Cub hunting involves small wooded areas being surrounded by the field riders… Once the hounds are in the wood, the huntsman will encourage them to hunt using a range of voice and horn calls. The riders surrounding the wood are tasked with keeping the fox in: they don’t want an open chase. The idea of cubbing is to train the young hounds to chase and kill in a controlled environment: if you like, it’s their induction to hunting!

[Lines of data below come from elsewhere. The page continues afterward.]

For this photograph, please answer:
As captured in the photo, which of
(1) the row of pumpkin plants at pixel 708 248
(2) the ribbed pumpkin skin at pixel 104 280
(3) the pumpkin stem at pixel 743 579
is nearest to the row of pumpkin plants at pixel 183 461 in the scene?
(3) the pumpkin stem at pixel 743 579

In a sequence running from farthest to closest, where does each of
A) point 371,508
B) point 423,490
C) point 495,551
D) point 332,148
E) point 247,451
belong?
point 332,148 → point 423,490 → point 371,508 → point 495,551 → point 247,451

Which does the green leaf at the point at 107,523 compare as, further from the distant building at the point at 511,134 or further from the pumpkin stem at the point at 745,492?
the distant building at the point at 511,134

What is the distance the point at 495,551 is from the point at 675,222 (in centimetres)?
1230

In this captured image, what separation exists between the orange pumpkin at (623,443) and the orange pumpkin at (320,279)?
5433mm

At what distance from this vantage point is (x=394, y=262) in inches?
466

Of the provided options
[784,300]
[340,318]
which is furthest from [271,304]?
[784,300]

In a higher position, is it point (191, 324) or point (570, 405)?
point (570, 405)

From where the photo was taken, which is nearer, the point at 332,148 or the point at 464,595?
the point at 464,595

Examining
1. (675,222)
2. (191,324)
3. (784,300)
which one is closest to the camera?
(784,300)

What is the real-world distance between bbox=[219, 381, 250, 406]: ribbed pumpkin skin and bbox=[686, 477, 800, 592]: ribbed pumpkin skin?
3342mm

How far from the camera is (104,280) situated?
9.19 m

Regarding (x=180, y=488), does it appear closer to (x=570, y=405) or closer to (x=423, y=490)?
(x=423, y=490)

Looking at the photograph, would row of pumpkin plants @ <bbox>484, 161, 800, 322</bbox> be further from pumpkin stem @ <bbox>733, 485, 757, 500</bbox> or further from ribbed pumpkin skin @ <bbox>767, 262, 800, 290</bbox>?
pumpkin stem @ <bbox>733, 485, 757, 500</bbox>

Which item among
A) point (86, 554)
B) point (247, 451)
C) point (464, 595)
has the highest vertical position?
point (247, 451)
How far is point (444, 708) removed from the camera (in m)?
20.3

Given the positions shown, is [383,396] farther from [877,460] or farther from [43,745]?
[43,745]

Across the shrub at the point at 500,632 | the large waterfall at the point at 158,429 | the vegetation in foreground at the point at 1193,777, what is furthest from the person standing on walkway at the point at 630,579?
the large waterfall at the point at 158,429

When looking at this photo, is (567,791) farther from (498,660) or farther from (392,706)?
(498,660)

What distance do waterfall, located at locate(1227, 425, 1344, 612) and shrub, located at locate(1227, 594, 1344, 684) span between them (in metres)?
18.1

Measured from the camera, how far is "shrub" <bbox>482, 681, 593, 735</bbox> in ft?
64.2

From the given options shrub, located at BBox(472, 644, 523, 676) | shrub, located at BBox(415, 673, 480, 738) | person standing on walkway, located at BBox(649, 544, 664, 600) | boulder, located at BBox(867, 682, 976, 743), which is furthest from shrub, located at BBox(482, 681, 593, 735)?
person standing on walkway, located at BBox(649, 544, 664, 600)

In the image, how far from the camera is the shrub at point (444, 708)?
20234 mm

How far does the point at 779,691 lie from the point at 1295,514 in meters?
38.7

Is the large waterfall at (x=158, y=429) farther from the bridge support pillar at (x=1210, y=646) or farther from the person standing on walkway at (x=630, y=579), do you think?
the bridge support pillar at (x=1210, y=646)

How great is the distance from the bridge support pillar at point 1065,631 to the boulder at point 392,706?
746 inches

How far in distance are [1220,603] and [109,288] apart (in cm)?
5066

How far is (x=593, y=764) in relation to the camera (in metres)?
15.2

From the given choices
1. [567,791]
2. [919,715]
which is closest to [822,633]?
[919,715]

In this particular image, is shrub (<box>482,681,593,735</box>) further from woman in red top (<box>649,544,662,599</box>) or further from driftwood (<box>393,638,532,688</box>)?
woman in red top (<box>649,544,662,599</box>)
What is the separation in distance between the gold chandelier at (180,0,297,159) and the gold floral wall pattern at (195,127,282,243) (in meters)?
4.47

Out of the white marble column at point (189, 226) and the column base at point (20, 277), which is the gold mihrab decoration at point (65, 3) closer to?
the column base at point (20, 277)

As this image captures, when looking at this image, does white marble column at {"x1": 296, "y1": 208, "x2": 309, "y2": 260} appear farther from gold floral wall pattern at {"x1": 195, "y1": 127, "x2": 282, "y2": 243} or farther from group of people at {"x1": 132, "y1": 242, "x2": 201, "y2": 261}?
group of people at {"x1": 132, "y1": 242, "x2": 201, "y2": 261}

Most hunters tend to wear tweed, or ‘rat catchers’ during cubbing. This is a tactic to avoid looking like they’re hunting. They often claim that they’re doing ‘hound exercise’, but as our video shows, they are most certainly chasing cubs. The Blackmore and Sparkford Vale do wear redcoats during cubbing: they’re a particularly defiant and arrogant bunch.

Literally getting away with murder

In January, a BSV huntsman was found not guilty of offences under the Hunting Act. This verdict was met with anger, as the court was given footage which showed a pack of hounds as they chased a fox through the churchyard. The huntsman and other hunt staff made no attempt to call the hounds off the fox.

But it comes as no surprise in a country that serves the upper classes. Animal rights campaigners Stop The Cull say:

Whilst most of the country grapples with new coronavirus laws, Boris and his chums can continue with their “sports” of pheasant shooting (which starts today) and fox hunting, the rule of 6 doesn’t apply to them for some reason.

As you read this, there are activists on the ground actively intervening to try and stop the murder of badgers and foxes. And there are more up in treehouses, trying to protect the last of the badgers’ and foxes’ habitats. Join them.